Material for this exercise |
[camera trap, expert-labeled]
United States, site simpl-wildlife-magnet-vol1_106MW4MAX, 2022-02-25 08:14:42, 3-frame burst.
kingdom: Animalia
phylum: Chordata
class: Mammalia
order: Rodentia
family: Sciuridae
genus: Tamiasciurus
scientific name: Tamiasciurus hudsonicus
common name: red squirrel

--

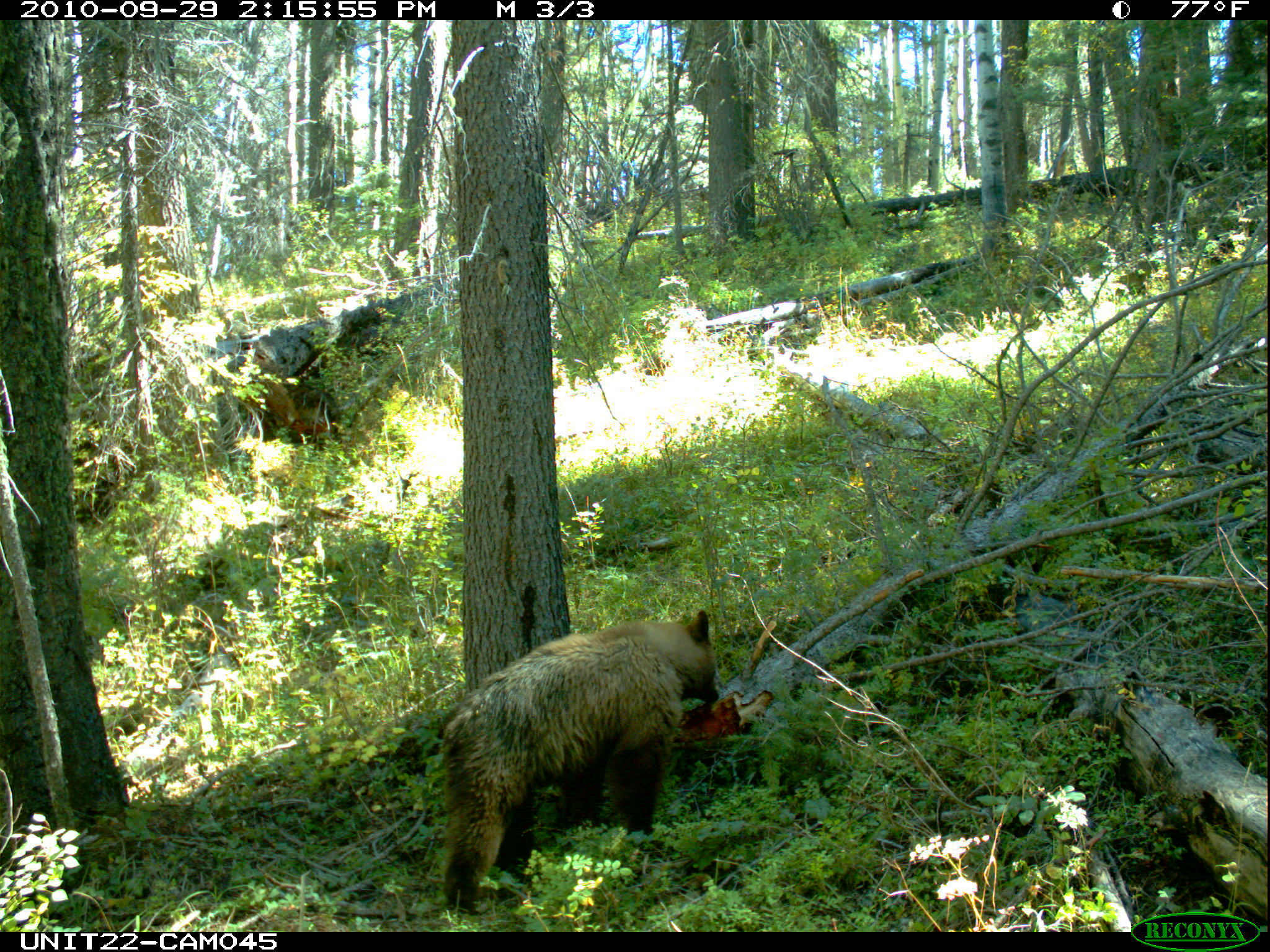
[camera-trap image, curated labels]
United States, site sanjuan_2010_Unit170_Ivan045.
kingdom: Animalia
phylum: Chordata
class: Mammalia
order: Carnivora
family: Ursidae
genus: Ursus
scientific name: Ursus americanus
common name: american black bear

==

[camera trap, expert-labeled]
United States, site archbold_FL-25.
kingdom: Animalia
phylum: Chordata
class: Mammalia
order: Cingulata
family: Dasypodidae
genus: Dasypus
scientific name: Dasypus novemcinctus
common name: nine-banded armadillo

Task objective |
Word for word, restate the lines above from the line containing "order: Carnivora" through the line containing "common name: american black bear", with both included and nothing else.

Solution for this exercise |
order: Carnivora
family: Ursidae
genus: Ursus
scientific name: Ursus americanus
common name: american black bear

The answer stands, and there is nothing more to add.